Segment Start: Selected text

Hacker News new | ask | show | jobs
by kicat 1932 days ago
I only skimmed the paper, so I'm not claiming to know much about it, but one thing to keep in mind here is that a fair coin has a 50% accuracy using the same terminology as the headline. I'm not saying 72% is not an interesting achievement, its just that "you can do about 50% better than random chance" describes my gut feeling about how much you could actually see in someones face.
5 comments

They do note the random chance bit, and they also note that it's better than humans could judge on their own and even, surprisingly, better than judged by a personality questionnaire.

> Political orientation was correctly classified in 72% of liberal–conservative face pairs, remarkably better than chance (50%), human accuracy (55%), or one afforded by a 100-item personality questionnaire (66%).

Were the humans experts or just random people though?

The real question is whether the tool can beat a lookup table of age, race, and gender probabilities. The tool isn't going to be winning points of phrenology here. Weight, hair color, and hairstyle would also likely tell you a lot.

Segment End: Selected text
Segment Start: Data below

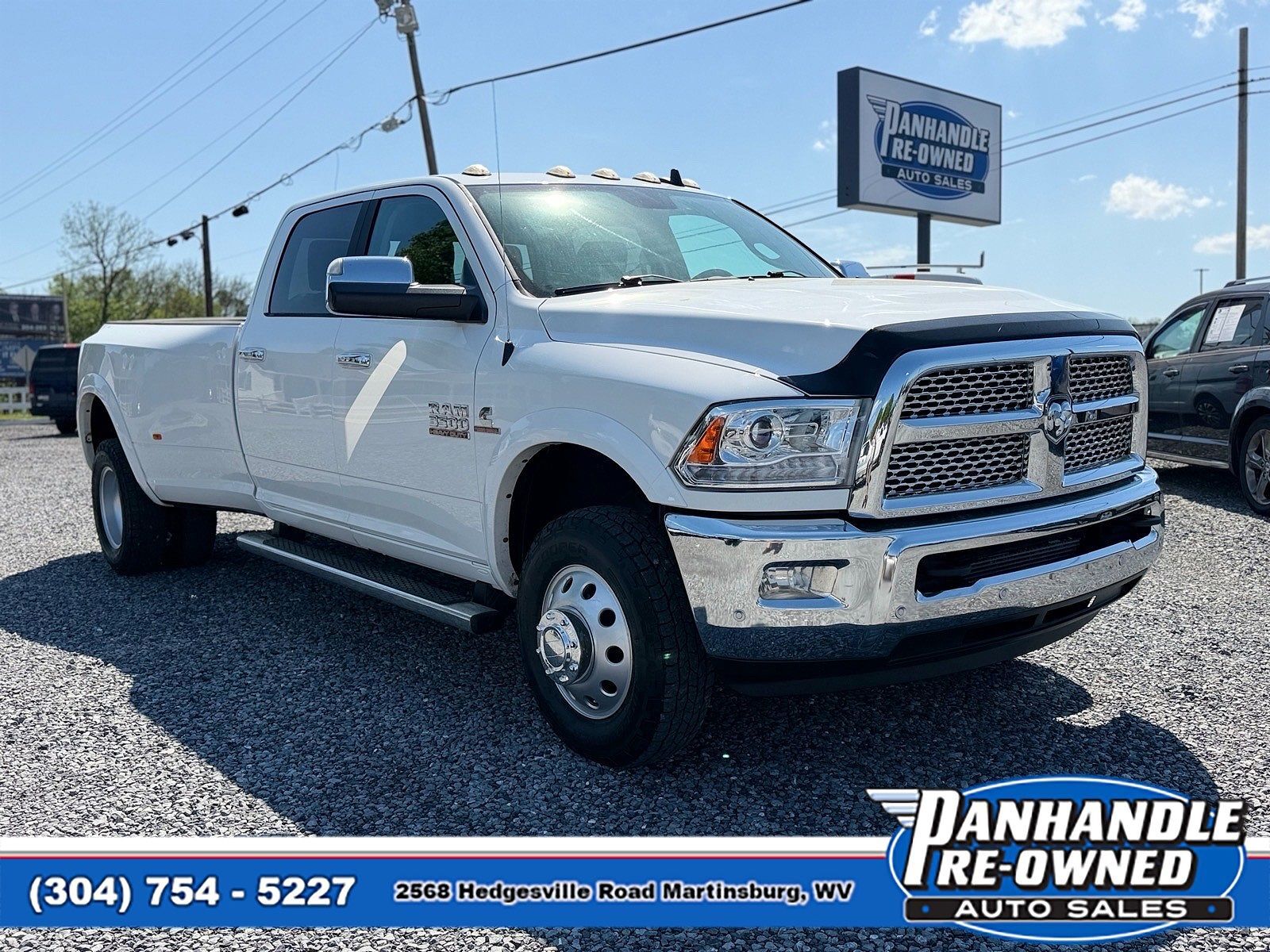 2017 RAM 3500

Segment End: Data below

■ **Problem statement**: Turn the paragraph of the face-classification thread above that begins "The real question is" into a short bulleted list, keeping its main points.

■ **Exercise solution**:
- The real test is whether the tool can beat a lookup table of age, race, and gender probabilities.
- The tool is not going to win points of phrenology here.
- Weight, hair color, and hairstyle would likely also tell a lot.